Scene-based reasoning records:

------------------------------------

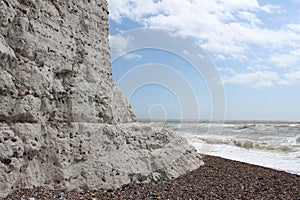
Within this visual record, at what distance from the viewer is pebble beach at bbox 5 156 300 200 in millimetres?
4525

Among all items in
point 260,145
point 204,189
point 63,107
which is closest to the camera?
point 63,107

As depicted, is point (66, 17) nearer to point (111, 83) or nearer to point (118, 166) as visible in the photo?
point (111, 83)

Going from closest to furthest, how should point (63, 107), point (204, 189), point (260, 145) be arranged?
point (63, 107) → point (204, 189) → point (260, 145)

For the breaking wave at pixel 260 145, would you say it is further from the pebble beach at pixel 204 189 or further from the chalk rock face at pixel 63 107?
the chalk rock face at pixel 63 107

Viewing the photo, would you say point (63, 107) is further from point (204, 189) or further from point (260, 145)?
point (260, 145)

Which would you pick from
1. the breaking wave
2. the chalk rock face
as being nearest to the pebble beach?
the chalk rock face

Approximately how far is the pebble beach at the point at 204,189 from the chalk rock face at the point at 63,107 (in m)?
0.21

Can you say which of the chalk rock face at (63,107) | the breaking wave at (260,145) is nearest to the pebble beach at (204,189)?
the chalk rock face at (63,107)

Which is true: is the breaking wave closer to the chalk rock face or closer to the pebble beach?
the pebble beach

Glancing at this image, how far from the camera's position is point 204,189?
604 centimetres

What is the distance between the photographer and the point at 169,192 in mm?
5477

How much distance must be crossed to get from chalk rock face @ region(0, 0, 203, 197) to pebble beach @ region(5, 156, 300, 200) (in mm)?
215

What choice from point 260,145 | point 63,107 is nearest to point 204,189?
point 63,107

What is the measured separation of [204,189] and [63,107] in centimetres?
322
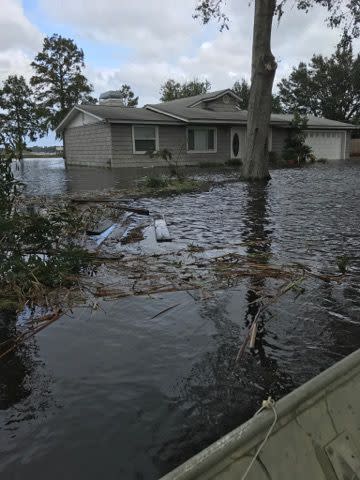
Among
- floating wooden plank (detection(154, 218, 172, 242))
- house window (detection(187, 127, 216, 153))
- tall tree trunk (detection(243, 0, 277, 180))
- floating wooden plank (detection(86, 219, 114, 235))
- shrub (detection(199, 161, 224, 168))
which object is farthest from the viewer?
house window (detection(187, 127, 216, 153))

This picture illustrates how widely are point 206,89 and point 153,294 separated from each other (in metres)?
64.9

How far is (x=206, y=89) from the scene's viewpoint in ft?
213

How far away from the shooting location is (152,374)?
9.85 feet

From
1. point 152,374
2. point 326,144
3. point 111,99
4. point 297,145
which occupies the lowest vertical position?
point 152,374

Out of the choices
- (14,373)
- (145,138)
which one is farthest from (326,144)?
(14,373)

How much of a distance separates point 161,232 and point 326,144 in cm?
2959

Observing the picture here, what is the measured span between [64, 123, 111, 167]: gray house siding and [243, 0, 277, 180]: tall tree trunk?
9630 mm

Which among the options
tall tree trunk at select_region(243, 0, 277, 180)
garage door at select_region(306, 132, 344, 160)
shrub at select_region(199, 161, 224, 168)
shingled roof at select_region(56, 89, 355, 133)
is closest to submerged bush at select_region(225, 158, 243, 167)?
shrub at select_region(199, 161, 224, 168)

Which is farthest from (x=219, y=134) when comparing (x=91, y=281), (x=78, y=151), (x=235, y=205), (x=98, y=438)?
(x=98, y=438)

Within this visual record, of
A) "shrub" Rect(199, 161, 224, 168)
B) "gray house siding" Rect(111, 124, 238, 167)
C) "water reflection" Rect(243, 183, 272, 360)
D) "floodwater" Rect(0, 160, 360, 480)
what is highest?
"gray house siding" Rect(111, 124, 238, 167)

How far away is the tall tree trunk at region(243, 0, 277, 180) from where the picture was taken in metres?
14.6

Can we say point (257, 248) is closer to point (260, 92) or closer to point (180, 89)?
point (260, 92)

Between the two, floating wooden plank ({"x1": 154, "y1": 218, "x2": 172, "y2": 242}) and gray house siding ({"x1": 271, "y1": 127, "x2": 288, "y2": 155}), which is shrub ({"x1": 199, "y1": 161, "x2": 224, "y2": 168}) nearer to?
gray house siding ({"x1": 271, "y1": 127, "x2": 288, "y2": 155})

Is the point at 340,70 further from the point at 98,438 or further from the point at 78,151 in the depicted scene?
the point at 98,438
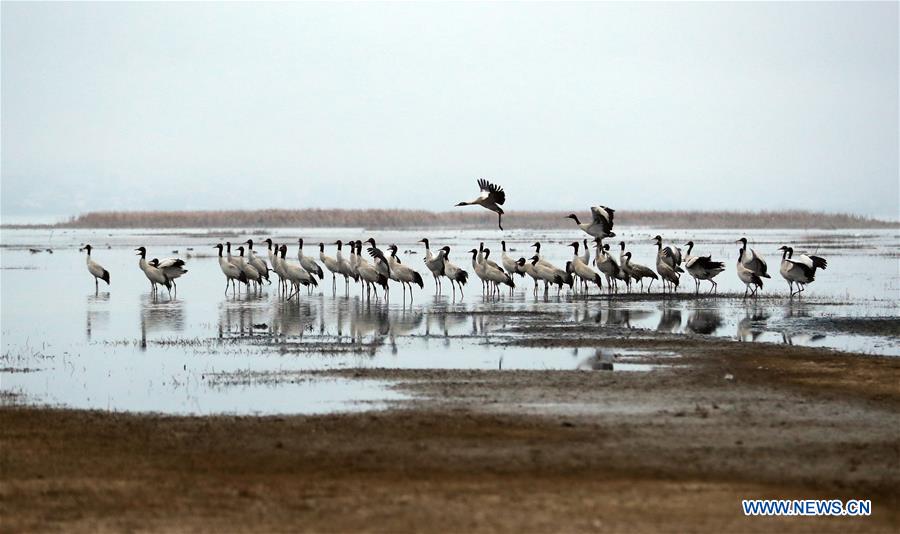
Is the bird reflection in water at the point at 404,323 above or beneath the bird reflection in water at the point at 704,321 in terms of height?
beneath

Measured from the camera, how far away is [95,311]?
79.6 ft

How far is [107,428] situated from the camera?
442 inches

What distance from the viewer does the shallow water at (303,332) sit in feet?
45.3

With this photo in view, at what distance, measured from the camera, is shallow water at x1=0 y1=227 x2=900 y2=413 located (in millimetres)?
13795

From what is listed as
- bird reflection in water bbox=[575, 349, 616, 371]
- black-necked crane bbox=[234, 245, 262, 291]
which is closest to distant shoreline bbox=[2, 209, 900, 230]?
black-necked crane bbox=[234, 245, 262, 291]

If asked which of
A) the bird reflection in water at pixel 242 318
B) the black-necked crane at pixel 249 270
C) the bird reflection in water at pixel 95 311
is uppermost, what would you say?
the black-necked crane at pixel 249 270

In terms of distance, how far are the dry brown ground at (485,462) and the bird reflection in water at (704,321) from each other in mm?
5954

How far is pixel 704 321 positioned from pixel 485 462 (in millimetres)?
12242

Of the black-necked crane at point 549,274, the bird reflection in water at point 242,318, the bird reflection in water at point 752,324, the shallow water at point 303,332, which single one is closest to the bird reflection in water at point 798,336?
the shallow water at point 303,332

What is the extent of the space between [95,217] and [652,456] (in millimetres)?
86055

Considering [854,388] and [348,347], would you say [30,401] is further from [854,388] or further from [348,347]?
[854,388]

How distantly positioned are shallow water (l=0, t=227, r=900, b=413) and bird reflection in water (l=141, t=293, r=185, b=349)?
4 cm

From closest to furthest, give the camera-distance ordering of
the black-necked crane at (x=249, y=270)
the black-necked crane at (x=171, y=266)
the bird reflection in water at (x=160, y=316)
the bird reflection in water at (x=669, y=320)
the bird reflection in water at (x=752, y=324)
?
the bird reflection in water at (x=752, y=324), the bird reflection in water at (x=669, y=320), the bird reflection in water at (x=160, y=316), the black-necked crane at (x=171, y=266), the black-necked crane at (x=249, y=270)

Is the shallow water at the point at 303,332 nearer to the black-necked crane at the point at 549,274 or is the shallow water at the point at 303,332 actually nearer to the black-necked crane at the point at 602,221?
the black-necked crane at the point at 549,274
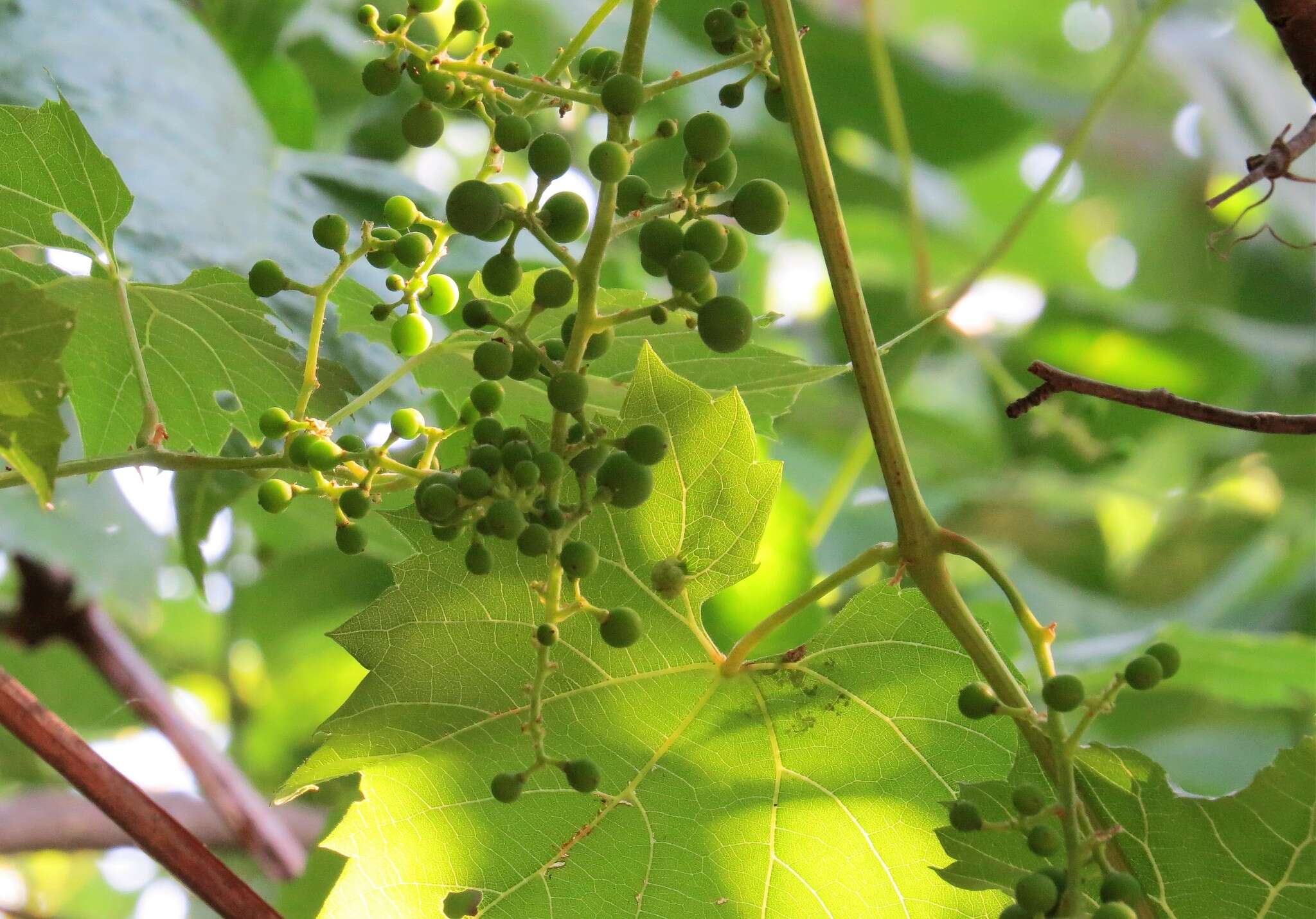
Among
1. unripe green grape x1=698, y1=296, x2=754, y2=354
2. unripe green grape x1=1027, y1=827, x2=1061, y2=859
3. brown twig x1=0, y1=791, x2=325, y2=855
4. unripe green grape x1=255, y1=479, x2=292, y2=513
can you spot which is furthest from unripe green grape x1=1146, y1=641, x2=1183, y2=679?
brown twig x1=0, y1=791, x2=325, y2=855

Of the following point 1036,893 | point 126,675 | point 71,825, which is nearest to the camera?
point 1036,893

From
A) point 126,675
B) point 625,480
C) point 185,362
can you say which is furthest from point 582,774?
point 126,675

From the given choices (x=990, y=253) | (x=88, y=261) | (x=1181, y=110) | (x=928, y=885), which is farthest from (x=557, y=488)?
(x=1181, y=110)

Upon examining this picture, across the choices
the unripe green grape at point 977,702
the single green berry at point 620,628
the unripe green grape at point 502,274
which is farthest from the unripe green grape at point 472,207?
the unripe green grape at point 977,702

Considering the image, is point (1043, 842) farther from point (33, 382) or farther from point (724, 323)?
point (33, 382)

------------------------------------

▶ [TASK DIRECTIONS]
Copy out word for word everything from the line that contains "Upon examining this" down to the last of the lines above, both ends included.

▶ [SOLUTION]
Upon examining this picture, across the choices
the unripe green grape at point 977,702
the single green berry at point 620,628
the unripe green grape at point 502,274
which is farthest from the unripe green grape at point 472,207?
the unripe green grape at point 977,702

Considering the image, is point (1043, 842) farther from point (33, 382) or farther from point (724, 323)?
point (33, 382)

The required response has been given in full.